---------- Excerpted passage

Corinium was laid out in a typical Roman rectangular street pattern, much of which remains to the present day.  The Roman forum and basilica were larger than any other in Britain except in Londinium.  A depiction of the forum in the Corinium Museum is shown above.

To this day, Cirencester is the largest town in the Cotswald region of England, but already in Roman times, its location was important in the network of Roman roads which passed through it in various directions.  It is on the Fosse Way which the Romans constructed to link Lincolnshire in the north with Devon in the south as well as London in the east with Wales in the west.  A sign near the site of the Roman East Gate to Corinium is shown below.  It speaks of two of the main Roman roads passing through Corinium.  The third was Ermin Street which linked Corinium to Glevum or modern Gloucester.

--------------------
---------- Provided entries

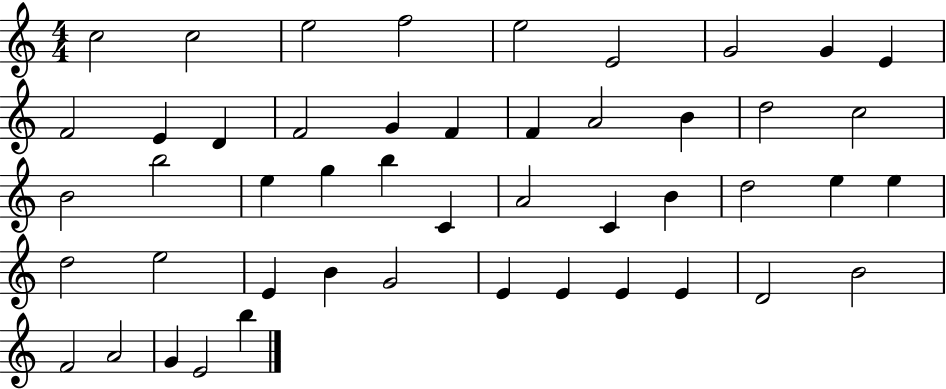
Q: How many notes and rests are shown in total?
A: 48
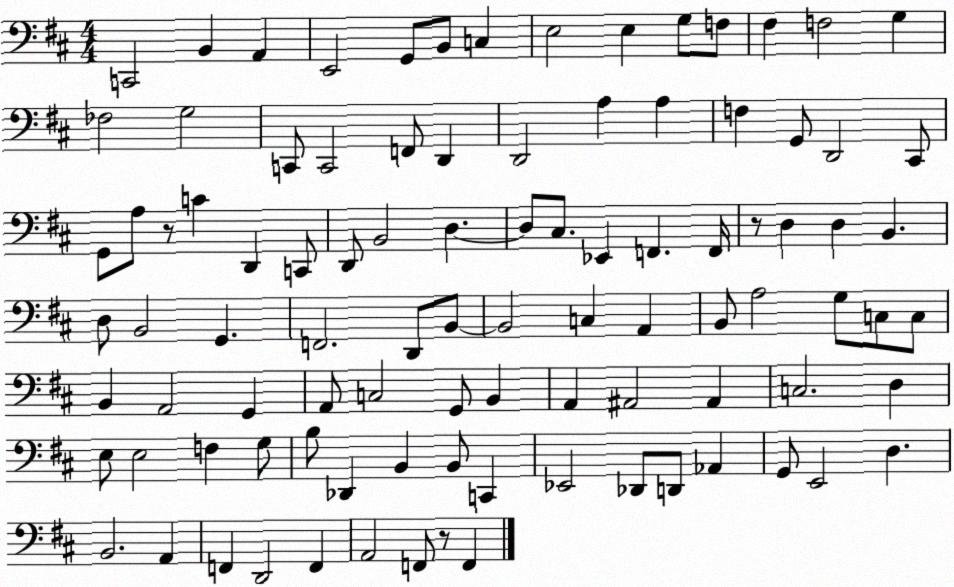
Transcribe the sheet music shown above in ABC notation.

X:1
T:Untitled
M:4/4
L:1/4
K:D
C,,2 B,, A,, E,,2 G,,/2 B,,/2 C, E,2 E, G,/2 F,/2 ^F, F,2 G, _F,2 G,2 C,,/2 C,,2 F,,/2 D,, D,,2 A, A, F, G,,/2 D,,2 ^C,,/2 G,,/2 A,/2 z/2 C D,, C,,/2 D,,/2 B,,2 D, D,/2 ^C,/2 _E,, F,, F,,/4 z/2 D, D, B,, D,/2 B,,2 G,, F,,2 D,,/2 B,,/2 B,,2 C, A,, B,,/2 A,2 G,/2 C,/2 C,/2 B,, A,,2 G,, A,,/2 C,2 G,,/2 B,, A,, ^A,,2 ^A,, C,2 D, E,/2 E,2 F, G,/2 B,/2 _D,, B,, B,,/2 C,, _E,,2 _D,,/2 D,,/2 _A,, G,,/2 E,,2 D, B,,2 A,, F,, D,,2 F,, A,,2 F,,/2 z/2 F,,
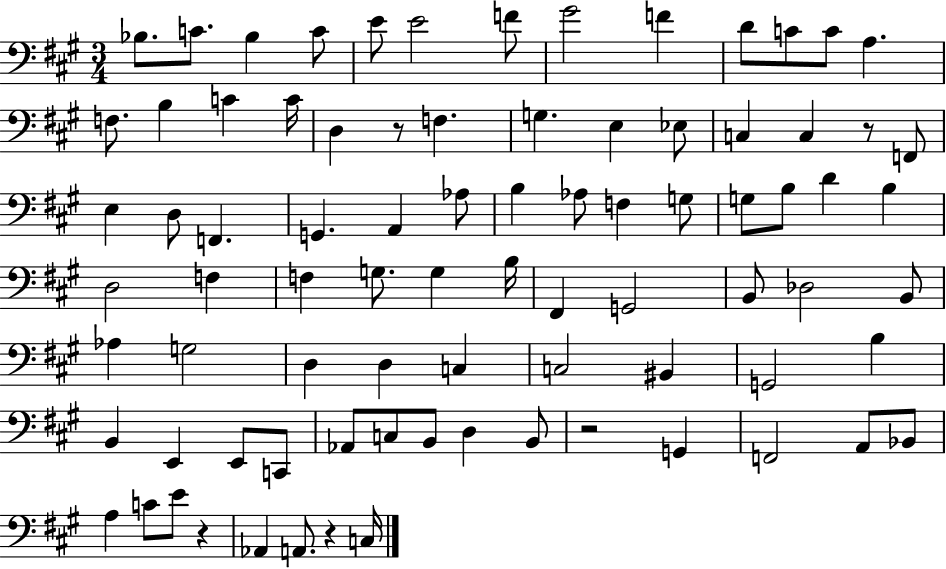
X:1
T:Untitled
M:3/4
L:1/4
K:A
_B,/2 C/2 _B, C/2 E/2 E2 F/2 ^G2 F D/2 C/2 C/2 A, F,/2 B, C C/4 D, z/2 F, G, E, _E,/2 C, C, z/2 F,,/2 E, D,/2 F,, G,, A,, _A,/2 B, _A,/2 F, G,/2 G,/2 B,/2 D B, D,2 F, F, G,/2 G, B,/4 ^F,, G,,2 B,,/2 _D,2 B,,/2 _A, G,2 D, D, C, C,2 ^B,, G,,2 B, B,, E,, E,,/2 C,,/2 _A,,/2 C,/2 B,,/2 D, B,,/2 z2 G,, F,,2 A,,/2 _B,,/2 A, C/2 E/2 z _A,, A,,/2 z C,/4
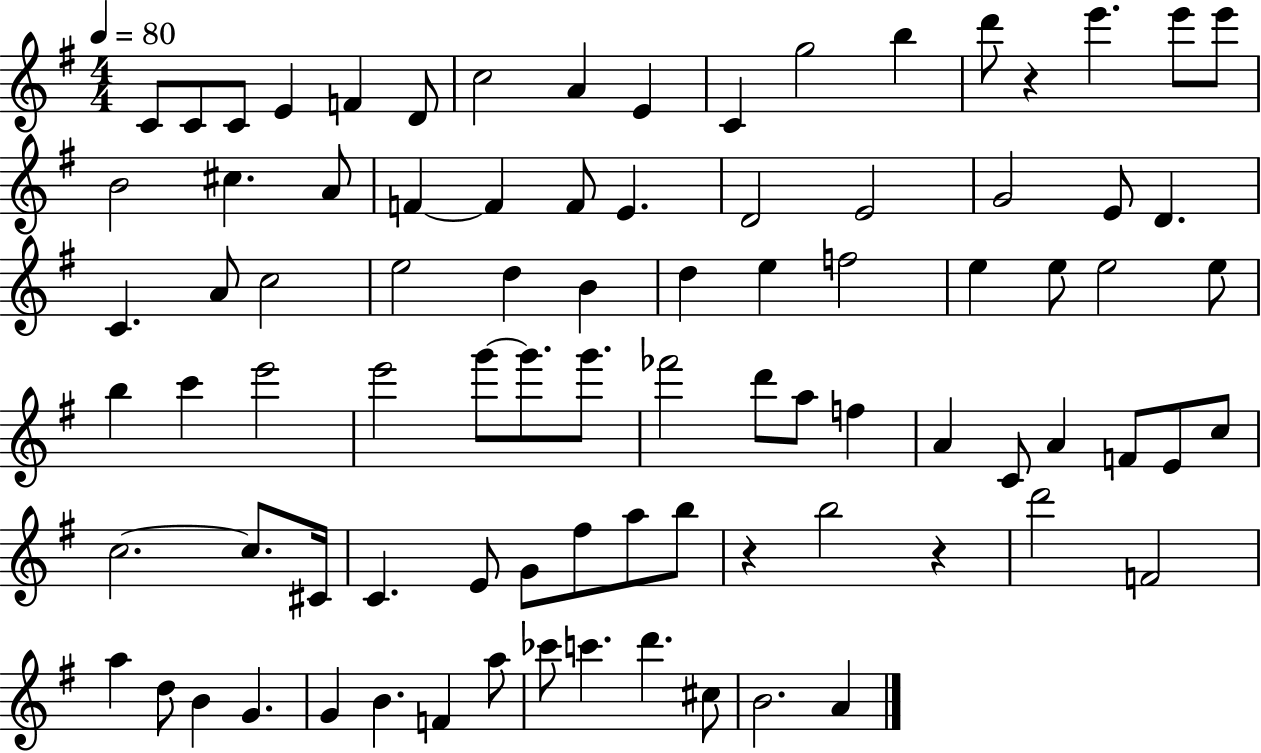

--------------------

_Problem set_.
A. Answer these questions about the Roman town passage:
(i) Which Roman city had a forum and basilica larger than Corinium's?
(ii) Which county in the south does the Fosse Way link to?
(iii) Which road linked Corinium to Glevum?
B. In the records, begin at the line that has "Transcribe the sheet" and continue through the end of the records, swapping "Untitled" for "Sketch" and changing nothing else. Leave the pictures out.

_Exercise solutions_.
A.
(i) Londinium
(ii) Devon
(iii) Ermin Street

B.
Transcribe the sheet music shown above in ABC notation.

X:1
T:Sketch
M:4/4
L:1/4
K:D
C,,2 B,, A,, E,,2 G,,/2 B,,/2 C, E,2 E, G,/2 F,/2 ^F, F,2 G, _F,2 G,2 C,,/2 C,,2 F,,/2 D,, D,,2 A, A, F, G,,/2 D,,2 ^C,,/2 G,,/2 A,/2 z/2 C D,, C,,/2 D,,/2 B,,2 D, D,/2 ^C,/2 _E,, F,, F,,/4 z/2 D, D, B,, D,/2 B,,2 G,, F,,2 D,,/2 B,,/2 B,,2 C, A,, B,,/2 A,2 G,/2 C,/2 C,/2 B,, A,,2 G,, A,,/2 C,2 G,,/2 B,, A,, ^A,,2 ^A,, C,2 D, E,/2 E,2 F, G,/2 B,/2 _D,, B,, B,,/2 C,, _E,,2 _D,,/2 D,,/2 _A,, G,,/2 E,,2 D, B,,2 A,, F,, D,,2 F,, A,,2 F,,/2 z/2 F,,
X:1
T:Sketch
M:3/4
L:1/4
K:A
_B,/2 C/2 _B, C/2 E/2 E2 F/2 ^G2 F D/2 C/2 C/2 A, F,/2 B, C C/4 D, z/2 F, G, E, _E,/2 C, C, z/2 F,,/2 E, D,/2 F,, G,, A,, _A,/2 B, _A,/2 F, G,/2 G,/2 B,/2 D B, D,2 F, F, G,/2 G, B,/4 ^F,, G,,2 B,,/2 _D,2 B,,/2 _A, G,2 D, D, C, C,2 ^B,, G,,2 B, B,, E,, E,,/2 C,,/2 _A,,/2 C,/2 B,,/2 D, B,,/2 z2 G,, F,,2 A,,/2 _B,,/2 A, C/2 E/2 z _A,, A,,/2 z C,/4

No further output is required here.